5 years ago today I held that little baby girl in my arms and had no idea how much she would change me and change my life. Our first born babe was a beautiful girl when she was born and she was as alert as you could ever imagine. Everytime someone held her she looked them straight in the eyes and it was like she could see right through you.
Well, she did see right through me. She saw through me and wrapped that little hand around my heart and hasn't let go since. She's grown up so fast, but that one thing has not changed about her. I tell people that the moment I held her in my arms, something between her and I clicked and I knew I'd spend the rest of my life loving this little girl with every fiber of my being.
From the spitting up every time she ate, to the diapers, first Christmas, Easter, Halloween, etc. I watched this baby grow up to be this amazing little girl that I'm so proud of.
She's been there through the worst parts of my life and the best parts of my life. When Shannon and I were happy, and when Shannon and I were fighting, there she was. Always there, always knowing, always understanding and always loving.

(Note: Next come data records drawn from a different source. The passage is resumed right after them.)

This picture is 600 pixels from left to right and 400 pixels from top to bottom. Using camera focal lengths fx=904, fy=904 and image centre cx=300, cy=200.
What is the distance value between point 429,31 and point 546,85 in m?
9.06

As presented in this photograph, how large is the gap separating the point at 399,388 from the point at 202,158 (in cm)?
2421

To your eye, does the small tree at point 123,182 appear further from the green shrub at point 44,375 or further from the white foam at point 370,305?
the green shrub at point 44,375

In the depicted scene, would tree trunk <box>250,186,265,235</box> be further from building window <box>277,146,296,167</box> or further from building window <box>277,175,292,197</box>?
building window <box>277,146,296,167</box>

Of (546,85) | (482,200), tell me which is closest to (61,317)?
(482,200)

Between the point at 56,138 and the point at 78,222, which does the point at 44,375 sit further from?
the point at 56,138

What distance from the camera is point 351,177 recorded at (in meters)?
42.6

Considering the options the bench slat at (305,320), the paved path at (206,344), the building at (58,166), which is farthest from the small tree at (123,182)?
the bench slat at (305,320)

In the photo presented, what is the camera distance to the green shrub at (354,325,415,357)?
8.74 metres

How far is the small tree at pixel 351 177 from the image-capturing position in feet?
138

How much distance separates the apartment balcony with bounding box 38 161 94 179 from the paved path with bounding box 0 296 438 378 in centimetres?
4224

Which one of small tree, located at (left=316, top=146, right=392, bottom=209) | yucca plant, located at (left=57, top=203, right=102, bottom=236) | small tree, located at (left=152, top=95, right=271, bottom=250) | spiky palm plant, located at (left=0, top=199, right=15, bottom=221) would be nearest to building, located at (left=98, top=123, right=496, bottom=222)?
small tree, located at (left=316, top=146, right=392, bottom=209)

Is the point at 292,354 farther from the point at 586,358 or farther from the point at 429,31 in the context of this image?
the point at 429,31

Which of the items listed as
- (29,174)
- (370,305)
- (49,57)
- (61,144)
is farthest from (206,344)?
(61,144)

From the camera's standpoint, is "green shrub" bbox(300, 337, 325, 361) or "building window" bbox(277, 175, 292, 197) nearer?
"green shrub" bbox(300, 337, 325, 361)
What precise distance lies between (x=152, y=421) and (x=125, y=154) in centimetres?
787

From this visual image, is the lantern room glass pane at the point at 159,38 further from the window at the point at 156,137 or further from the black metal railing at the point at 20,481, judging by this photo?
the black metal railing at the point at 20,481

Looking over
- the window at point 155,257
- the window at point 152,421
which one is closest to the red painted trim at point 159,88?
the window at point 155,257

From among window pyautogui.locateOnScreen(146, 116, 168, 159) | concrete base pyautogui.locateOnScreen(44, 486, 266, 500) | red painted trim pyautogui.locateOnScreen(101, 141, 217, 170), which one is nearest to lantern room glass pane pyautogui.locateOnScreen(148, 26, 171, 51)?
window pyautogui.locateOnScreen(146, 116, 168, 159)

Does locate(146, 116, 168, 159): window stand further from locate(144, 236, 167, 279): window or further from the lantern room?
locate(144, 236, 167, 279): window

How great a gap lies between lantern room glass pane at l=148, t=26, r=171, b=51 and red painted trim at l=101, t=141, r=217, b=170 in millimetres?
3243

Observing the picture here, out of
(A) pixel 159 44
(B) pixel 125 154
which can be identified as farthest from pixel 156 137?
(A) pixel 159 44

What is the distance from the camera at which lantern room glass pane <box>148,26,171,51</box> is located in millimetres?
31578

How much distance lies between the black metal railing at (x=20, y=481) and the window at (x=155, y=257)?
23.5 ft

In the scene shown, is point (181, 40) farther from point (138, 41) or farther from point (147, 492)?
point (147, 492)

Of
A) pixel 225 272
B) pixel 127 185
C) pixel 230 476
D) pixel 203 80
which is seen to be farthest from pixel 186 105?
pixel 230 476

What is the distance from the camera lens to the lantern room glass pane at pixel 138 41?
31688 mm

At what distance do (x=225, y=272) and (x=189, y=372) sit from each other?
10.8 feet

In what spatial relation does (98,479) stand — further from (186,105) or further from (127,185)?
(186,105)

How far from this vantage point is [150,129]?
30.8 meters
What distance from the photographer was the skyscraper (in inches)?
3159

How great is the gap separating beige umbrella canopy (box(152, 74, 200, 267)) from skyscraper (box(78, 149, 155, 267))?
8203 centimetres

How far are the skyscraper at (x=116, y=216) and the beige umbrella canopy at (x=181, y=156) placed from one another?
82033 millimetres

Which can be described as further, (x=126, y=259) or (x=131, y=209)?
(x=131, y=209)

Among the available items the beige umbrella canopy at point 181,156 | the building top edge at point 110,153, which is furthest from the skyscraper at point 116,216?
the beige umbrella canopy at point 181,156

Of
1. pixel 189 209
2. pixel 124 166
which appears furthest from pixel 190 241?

When Shannon left me the first time and I got on my knees and cried, it was Mackenzie that wrapped her little 2 year old arms around me and held me as I cried and patted my back and comforted me.
When Shannon left me for good, it was always Mackenzie, letting me know how much she loves me and how much she missed me that made me realize...things will be ok. It was always her that was there in my mind. Vaughn was too little at the time to realize or to know much, so it was Mackenzie that got me up and back on my feet.
Such responsibility for such a little girl, and I hated to let her do it, but she would have it no other way.
She made me realize that I am a good parent, she'd cry when she left my house and scream for me, and though it tore my heart out, it made me realize that for all the things I've done wrong in my life, here was one thing I had done right.
She's in Kindergarten now and I've seen amazing changes in her already. She's so smart, and combine that with being funny, goofy, and beautiful, she's going to make one amazing adult. One that I can be proud to have raised and brought into this world. Part of me can't wait to see the adult that she will become and part of me is scared to death of the day that she grows up and doesn't rely on her daddy as much anymore.
But no matter what, I know that I've done a good job. Hell, we've done a good job. Shannon is great with her and as I've said before, no matter what happened, I couldn't have picked a better woman to have kids with.
5 years old already. It's not much, but wow, what a milestone and where has the time gone? I remember it all like it was yesterday and to have seen that beautiful baby girl grow up into this amazing little girl has been the triumph of my life so far. One of two actually, the other is this beautiful little boy that is sleeping right next to me.
I love them so much and I'm so proud of them. Watching them grow and learn is the one thing that no matter how sad or angry I am can bring a smile to my face.
Happy Birthday Mackenzie Rae. I love you with all my heart and soul.